*** Opening of DATASET EXCERPTS ***

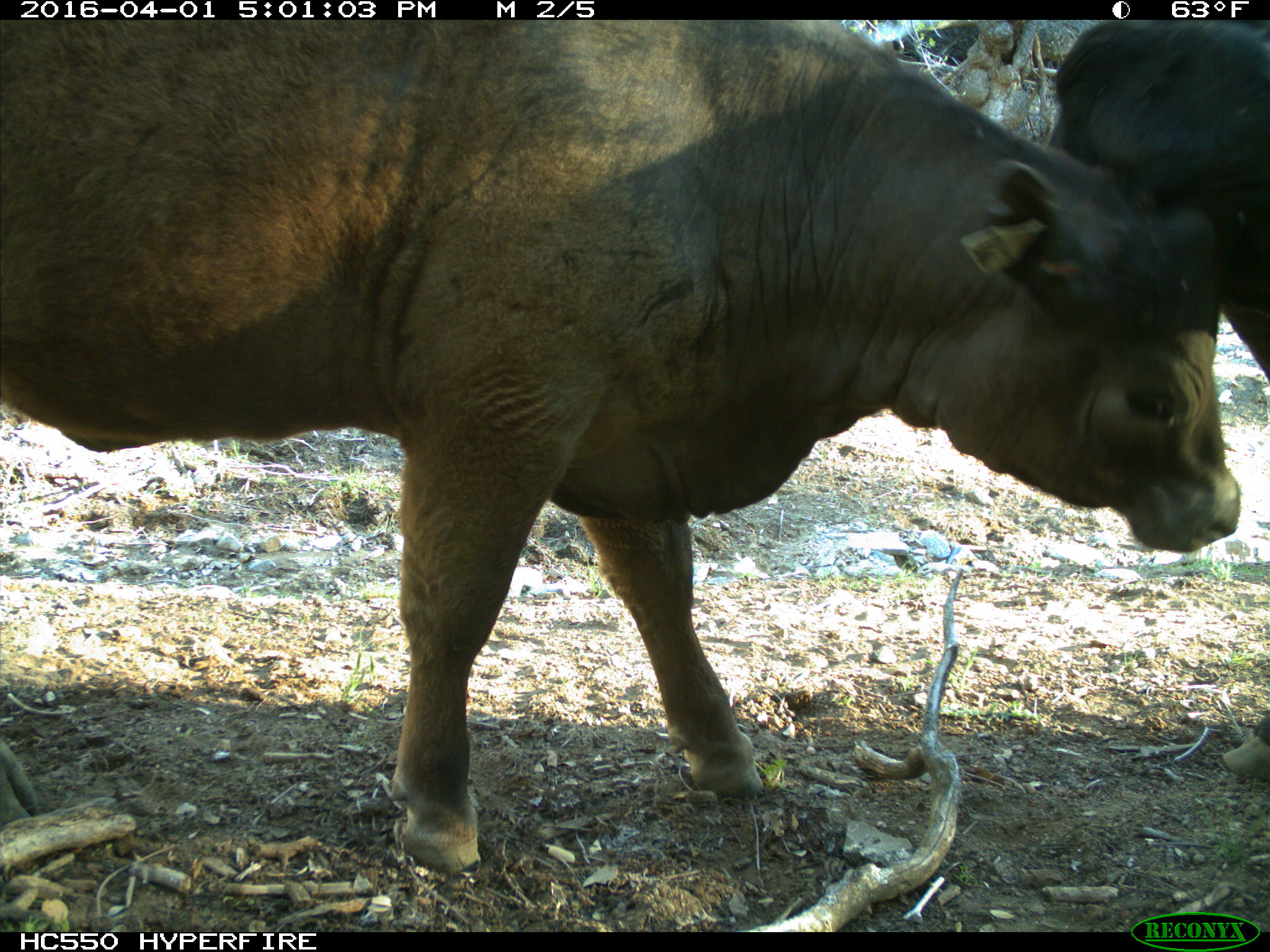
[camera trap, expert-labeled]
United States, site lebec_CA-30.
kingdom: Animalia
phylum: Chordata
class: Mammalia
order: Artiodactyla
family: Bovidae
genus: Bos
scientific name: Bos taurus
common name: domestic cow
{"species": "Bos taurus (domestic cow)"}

*** Close of DATASET EXCERPTS ***

• [ABOUT THIS EXERCISE]: Return all the records exactly. Skip the pictures.

• [SOLUTION FOR THIS TASK]:
[camera trap, expert-labeled]
United States, site lebec_CA-30.
kingdom: Animalia
phylum: Chordata
class: Mammalia
order: Artiodactyla
family: Bovidae
genus: Bos
scientific name: Bos taurus
common name: domestic cow
{"species": "Bos taurus (domestic cow)"}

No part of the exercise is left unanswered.